#### INSTRUCTIONS FOR THE TASK
Give again exactly the lines that stretch from the one with "Folia Bastelpapier-Koffer Jumbo, 107-teilig" to the end of the data below, including both of those lines and nothing else.

#### INFORMATION PROVIDED
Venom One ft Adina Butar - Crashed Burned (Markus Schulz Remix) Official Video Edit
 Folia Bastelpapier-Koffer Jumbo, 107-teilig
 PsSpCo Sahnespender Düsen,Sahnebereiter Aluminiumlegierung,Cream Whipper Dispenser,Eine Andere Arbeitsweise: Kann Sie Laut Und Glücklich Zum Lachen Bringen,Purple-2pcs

#### ANSWER FOR THE TASK
 Folia Bastelpapier-Koffer Jumbo, 107-teilig
 PsSpCo Sahnespender Düsen,Sahnebereiter Aluminiumlegierung,Cream Whipper Dispenser,Eine Andere Arbeitsweise: Kann Sie Laut Und Glücklich Zum Lachen Bringen,Purple-2pcs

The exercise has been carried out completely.